Pensées: le mauvais sort doit s’inverser

Ce qu’il m’arrive souvent, c’est de commencer à écrire / élaborer le sujet d’un prochain article. Cependant, je m’arrête bien souvent en chemin. Ce qui est le signe que désormais, je peux très bien me passer de ce support qui est mon blog et garder mes écrits pour moi, pour ne les confier qu’à une seule personne, mon chéri.
En ce moment ce n’est pas simple, je dois gérer beaucoup d’émotions en même temps. Dès lors,  je tente d’éviter de me sentir accablée, mais ce n’est pas toujours facile.
Rien n’est simple quand la sensation de stagnation est réellement présente.
J’ai le sentiment de négliger ce pourquoi j’ai fait ce site, la photographie par exemple. Toutefois, après réflexion, je pense que je me meus tout simplement vers d’autres attentes, que j’ai envie d’autre chose.
Hasard ou pas, une migraine est venue s’implanter pour couronner le tout, ne laissant aucune occasion à mes pensées de se structurer convenablement.

Le problème est que je me suis mis une idée en tête, celle de vendre mon actuel boitier pour pouvoir m’acheter un modèle au-dessus.

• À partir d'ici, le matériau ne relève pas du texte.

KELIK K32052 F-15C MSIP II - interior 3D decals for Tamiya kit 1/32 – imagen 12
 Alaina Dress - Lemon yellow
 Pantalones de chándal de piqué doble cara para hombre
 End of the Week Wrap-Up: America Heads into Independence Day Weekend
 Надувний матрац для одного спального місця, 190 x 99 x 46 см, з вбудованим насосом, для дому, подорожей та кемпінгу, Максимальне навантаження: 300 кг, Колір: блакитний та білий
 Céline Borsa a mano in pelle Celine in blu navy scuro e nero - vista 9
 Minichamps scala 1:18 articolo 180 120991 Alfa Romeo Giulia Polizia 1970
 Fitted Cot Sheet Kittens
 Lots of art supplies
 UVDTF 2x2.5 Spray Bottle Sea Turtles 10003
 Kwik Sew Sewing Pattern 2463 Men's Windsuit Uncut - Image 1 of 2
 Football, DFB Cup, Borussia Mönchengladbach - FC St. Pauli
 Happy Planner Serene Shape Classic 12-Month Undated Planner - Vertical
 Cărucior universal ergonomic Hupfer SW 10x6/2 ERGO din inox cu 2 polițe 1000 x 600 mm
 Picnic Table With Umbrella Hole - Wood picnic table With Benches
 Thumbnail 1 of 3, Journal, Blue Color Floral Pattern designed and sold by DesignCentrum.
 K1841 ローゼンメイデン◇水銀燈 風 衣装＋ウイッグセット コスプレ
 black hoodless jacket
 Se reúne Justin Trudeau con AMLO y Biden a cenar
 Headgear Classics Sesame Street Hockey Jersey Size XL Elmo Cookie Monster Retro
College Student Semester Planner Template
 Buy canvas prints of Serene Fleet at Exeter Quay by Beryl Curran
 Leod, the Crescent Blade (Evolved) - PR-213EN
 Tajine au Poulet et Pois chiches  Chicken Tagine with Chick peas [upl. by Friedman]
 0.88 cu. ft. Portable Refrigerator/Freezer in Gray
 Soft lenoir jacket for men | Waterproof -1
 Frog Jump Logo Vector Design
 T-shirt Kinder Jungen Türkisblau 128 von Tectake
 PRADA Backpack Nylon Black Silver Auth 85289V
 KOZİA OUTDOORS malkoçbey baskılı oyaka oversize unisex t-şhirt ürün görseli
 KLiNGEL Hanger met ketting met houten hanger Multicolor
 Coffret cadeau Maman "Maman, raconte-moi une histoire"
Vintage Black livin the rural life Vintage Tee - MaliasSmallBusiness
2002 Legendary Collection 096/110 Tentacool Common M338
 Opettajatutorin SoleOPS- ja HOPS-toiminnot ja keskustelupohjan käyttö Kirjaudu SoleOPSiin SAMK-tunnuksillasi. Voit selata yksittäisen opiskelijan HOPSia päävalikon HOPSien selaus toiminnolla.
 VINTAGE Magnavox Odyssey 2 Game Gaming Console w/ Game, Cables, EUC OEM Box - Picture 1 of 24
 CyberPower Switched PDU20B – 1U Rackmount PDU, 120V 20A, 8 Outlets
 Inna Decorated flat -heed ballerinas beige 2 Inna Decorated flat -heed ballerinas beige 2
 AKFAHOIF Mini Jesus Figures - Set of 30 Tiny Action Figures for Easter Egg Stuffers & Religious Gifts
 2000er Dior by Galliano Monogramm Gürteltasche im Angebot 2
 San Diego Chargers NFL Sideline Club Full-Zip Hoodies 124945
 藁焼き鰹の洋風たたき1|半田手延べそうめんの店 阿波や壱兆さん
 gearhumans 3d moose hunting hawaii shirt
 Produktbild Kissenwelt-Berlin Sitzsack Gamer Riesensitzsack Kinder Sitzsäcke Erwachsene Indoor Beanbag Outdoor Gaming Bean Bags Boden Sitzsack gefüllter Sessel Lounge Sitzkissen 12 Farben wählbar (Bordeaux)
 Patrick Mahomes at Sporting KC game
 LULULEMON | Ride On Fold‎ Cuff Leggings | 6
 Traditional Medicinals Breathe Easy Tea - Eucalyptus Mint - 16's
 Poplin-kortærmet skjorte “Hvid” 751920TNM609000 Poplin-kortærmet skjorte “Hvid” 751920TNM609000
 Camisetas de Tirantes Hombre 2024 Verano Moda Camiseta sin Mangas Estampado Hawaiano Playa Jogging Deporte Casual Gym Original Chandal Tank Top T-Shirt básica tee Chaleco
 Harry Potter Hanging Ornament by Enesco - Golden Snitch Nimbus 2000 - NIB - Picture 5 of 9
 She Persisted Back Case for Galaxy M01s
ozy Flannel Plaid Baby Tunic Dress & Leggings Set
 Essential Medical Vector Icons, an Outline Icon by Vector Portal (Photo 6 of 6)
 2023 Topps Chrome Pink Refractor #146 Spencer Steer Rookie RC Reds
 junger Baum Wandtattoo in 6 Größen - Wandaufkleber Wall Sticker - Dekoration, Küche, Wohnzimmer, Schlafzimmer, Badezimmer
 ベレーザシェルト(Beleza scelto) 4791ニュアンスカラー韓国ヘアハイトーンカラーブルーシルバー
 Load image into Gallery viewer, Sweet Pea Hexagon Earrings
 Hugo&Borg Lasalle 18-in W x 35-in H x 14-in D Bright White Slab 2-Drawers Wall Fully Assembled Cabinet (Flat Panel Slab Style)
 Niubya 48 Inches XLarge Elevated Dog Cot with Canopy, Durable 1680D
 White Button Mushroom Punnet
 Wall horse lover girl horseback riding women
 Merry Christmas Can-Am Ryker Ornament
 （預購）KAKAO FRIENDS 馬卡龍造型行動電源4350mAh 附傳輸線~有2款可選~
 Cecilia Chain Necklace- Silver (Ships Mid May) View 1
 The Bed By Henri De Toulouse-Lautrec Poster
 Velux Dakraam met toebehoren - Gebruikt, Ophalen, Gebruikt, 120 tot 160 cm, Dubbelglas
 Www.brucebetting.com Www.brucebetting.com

Je ne suis pourtant pas matérialiste, je sais que je pourrais m’en contenter. Pour plaisenter, je dis que ce sont mes doigts qui aimeraient toucher autre chose, et mon cerveau qui ne lâchera pas l’affaire, à partir du moment où il a une idée en tête.

De plus, j’ai un souci technique avec mon trépied, ce qui n’arrange pas les affaires.

Étant une éternelle touche à tout, je m’éparpille bien trop souvent, ne sachant pas vraiment où aller. Ça doit être l’effet de  l’hiver, à force de rester enfermée par ce temps gris et pluvieux.
Je serais bien sortie malgré la pluie, mais la migraine m’a persuadée du contraire!

Je toutefois commencer un processus de conjuration du sort, en décidant il y a quelques jours  d’aller faire quelques auto-portait en forêt, avec le prétexte de photographier le châle tout en laine que je viens de tricoter.
Loin d’être satisfaite, je recommencerai surement. Pour le moment, j’ai quelques obligations qui m’attendent, comme un entretien dans l’Aube, pour travailler dans un musée.

Et si vous croisiez les doigts pour moi?